- **Written task**
Only the lines from the one containing "Within the scene captured here, from" through the last line below should be written out, exactly and with both ends kept.

- **Supplied data**

● ● ● ●

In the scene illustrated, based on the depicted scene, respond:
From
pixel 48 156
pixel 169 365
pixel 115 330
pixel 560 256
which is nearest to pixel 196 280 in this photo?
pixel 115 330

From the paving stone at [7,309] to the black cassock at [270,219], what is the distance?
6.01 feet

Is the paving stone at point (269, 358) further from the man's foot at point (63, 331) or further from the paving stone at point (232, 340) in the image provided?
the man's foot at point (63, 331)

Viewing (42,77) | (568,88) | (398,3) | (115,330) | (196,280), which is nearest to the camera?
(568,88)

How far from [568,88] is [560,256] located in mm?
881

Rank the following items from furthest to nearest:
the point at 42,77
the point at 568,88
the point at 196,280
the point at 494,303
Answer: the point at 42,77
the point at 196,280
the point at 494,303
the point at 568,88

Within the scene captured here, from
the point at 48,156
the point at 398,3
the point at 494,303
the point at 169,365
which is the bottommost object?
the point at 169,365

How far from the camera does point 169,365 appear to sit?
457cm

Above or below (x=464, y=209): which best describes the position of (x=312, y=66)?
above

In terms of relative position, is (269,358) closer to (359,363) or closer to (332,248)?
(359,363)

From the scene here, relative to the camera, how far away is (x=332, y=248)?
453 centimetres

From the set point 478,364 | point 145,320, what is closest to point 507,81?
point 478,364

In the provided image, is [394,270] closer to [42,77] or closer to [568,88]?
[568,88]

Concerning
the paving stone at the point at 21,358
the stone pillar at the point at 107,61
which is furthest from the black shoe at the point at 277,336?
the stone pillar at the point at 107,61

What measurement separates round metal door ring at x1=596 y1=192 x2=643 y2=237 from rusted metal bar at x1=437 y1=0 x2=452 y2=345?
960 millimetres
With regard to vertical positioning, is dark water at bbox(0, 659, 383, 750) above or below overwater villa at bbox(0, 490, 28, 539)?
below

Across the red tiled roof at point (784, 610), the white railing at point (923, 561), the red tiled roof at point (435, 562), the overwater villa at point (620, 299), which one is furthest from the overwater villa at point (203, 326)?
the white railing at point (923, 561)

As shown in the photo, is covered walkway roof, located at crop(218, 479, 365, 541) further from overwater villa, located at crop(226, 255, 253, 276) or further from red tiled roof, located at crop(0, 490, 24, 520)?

● ● ● ●

- **Right answer**
Within the scene captured here, from
the point at 48,156
the point at 398,3
the point at 494,303
the point at 169,365
which is the bottommost object?
the point at 169,365

How far from the camera does point 169,365 appear to sit?
457cm

Above or below (x=464, y=209): which best describes the position of (x=312, y=66)?
above

In terms of relative position, is (269,358) closer to (359,363) or closer to (332,248)?
(359,363)

From the scene here, relative to the camera, how far away is (x=332, y=248)?
453 centimetres

From the set point 478,364 | point 145,320, what is closest to point 507,81?
point 478,364

In the provided image, is [394,270] closer to [42,77] or closer to [568,88]?
[568,88]

Concerning
the paving stone at the point at 21,358
the stone pillar at the point at 107,61
which is furthest from the black shoe at the point at 277,336?
the stone pillar at the point at 107,61

What measurement separates round metal door ring at x1=596 y1=192 x2=643 y2=237 from rusted metal bar at x1=437 y1=0 x2=452 y2=345?
960 millimetres
With regard to vertical positioning, is dark water at bbox(0, 659, 383, 750) above or below overwater villa at bbox(0, 490, 28, 539)?
below

Across the red tiled roof at point (784, 610), the white railing at point (923, 561), the red tiled roof at point (435, 562), the overwater villa at point (620, 299), which one is furthest from the overwater villa at point (203, 326)?
the white railing at point (923, 561)

As shown in the photo, is covered walkway roof, located at crop(218, 479, 365, 541) further from overwater villa, located at crop(226, 255, 253, 276) or further from red tiled roof, located at crop(0, 490, 24, 520)?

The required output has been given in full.